**What this exercise asks**:
(1) According to the time-travel discussion, where do you end up if you move back in time?
(2) Resume the time-travel discussion with a further post after its final sentence.

**Page text**:
The best 'rationalisation' around time travel I have come across is the idea that, if you move back in time, you end up in a new universe. If you then 'return' to the present, it is not your original present. That way all paradoxes are ironed out.

Of course, all this is wild speculation. In science, empiricism rules.
 
You may have a point there Skeptical, it goes beyond my meagre knowledge of physics though and does seem counter-intuitive but then so much of modern physics is pretty counter-intutitive so maybe that's a good indication it is correct. That's getting kind of like one of those if he knows I know he knows.... sort of things isn't it!

And I just love the way some of these kinds of threads can morph through different areas :)
 
Just because one moves through time and space, that doesn't mean that there's any sort of coordination, let alone the complex one which has to take account of the movement of planets, stars, galaxies and galactic groups.

Apart from anything else, who or what provides that coordination? And if they exist, why can't they keep drivers, for instance, from drifting out of their lane on multi-lane roads (which is no more silly than keeping some random time machine in the correct spot on a planet and possibly a lot more useful)?
 
Nothing will come of nothing.

-King Lear Act I, Scene I

I know this doesn't add to the discussion. I just wanted to look all cultured and stuff.

I'll second Vertigo - you do indeed look a higly cultured gent :) especially the hair.


Closer to the topic - I need a coffee before I attempt to re-read this thread and make sense of it all:eek:. I tend to think that time travel - at a macro level is impossible. Sending particles back in time though - I could maybe see that happening.
 
Oh dear oh dear oh dear, as someone's avatar might once have said ....

Time isn't really that mysterious. All of spacetime includes all of history, past and present. To go from one point in time to another is as easy as from one place to another. We just haven't figured out how to get onto that path yet.

**Recorded data**:
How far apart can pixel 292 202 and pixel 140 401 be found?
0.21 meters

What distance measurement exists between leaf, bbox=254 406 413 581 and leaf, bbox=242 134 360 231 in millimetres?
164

**Written answers**:
(1) You end up in a new universe.

(2)
Yes, Ursa, if time travel were as Wells described it, the traveller would appear, throughout his journey, to be moving incredibly, incredibly slowly. If, however, time is to be treated as a dimension (direction) it would be possible to step outside of this spacetime into time and back into spacetime again.

Simple, really.
 
LOL :D

I never even thought of that :D





Well, I've done a huge amount of thinking about this time thingummy, and sometimes it's so difficult say anything without saying everything that I end up saying nothing.

This links in with what I was saying about the Universe, how immensely huge it is in all directions, and how time is just one more of those directions (though I suspect it may actually be three more of those directions, but if I explain why I'll need another thread). So taking that tautologically huge vastness as read, Time becomes another direction, quite possibly away from space altogether.

The only evidence we have for time shows it moving in one direction only, from a past towards a future. But even saying it is moving is a bit tricky. We know we are aging, not getting younger, we know that things are decaying not repairing. So which is actually moving: Time or Us? (I'm still working on an answer to this one, sorry) From our evidence for one direction: Forwards; we extrapolate another: Backwards. Which is still only one dimension, isn't it? But how does one move in time? All we know is that we move with time in the direction it flows. But where is our evidence for that? In our memory. We recall a moment past, not one from the future (except in exceptional circumstances which would require yet another thread to discuss properly). So we accept, by consensus of experience, that we are moving forwards within, and with, time.

So there you have it: Time is a direction through which we have no control over our movement, have no evidence for (beyond common acceptance) and that governs the progress and ultimate fate of our existence. No mystery there :)

And every planet we can see, and every one we can't see (probably), is moving with us through this thing. So local time becomes irrelevant, anyway (so go ahead, kill your grandfather, the folk in Alpha Centauri won't mind in the least what kind of quirky, loopy mess you get yourself into).

When Dr Who says "this time anomaly will destroy the Universe" I think he's mostly over-stating the facts - possibly to make himself feel good about being twelve years old these days :rolleyes:

So in saying that it isn't really all that mysterious what I mean is that, take the fiction out of it and the playful paradoxologisms and you end up with something extremely complex but really quite obvious. Time is. So is Left. So is Sound. So is the desire to drink more tea. Not mysterious, just darned annoying, sometimes :)

I'm not saying this is the whole story, you'll be pleased (I'm sure) to hear, but it is a portion of a fragment of a sliver of what works for me (so far).


It might seem like a minor thing but with chaos theory and the butterfly effect over the years that tiny tiny change would result in a slightly different universe.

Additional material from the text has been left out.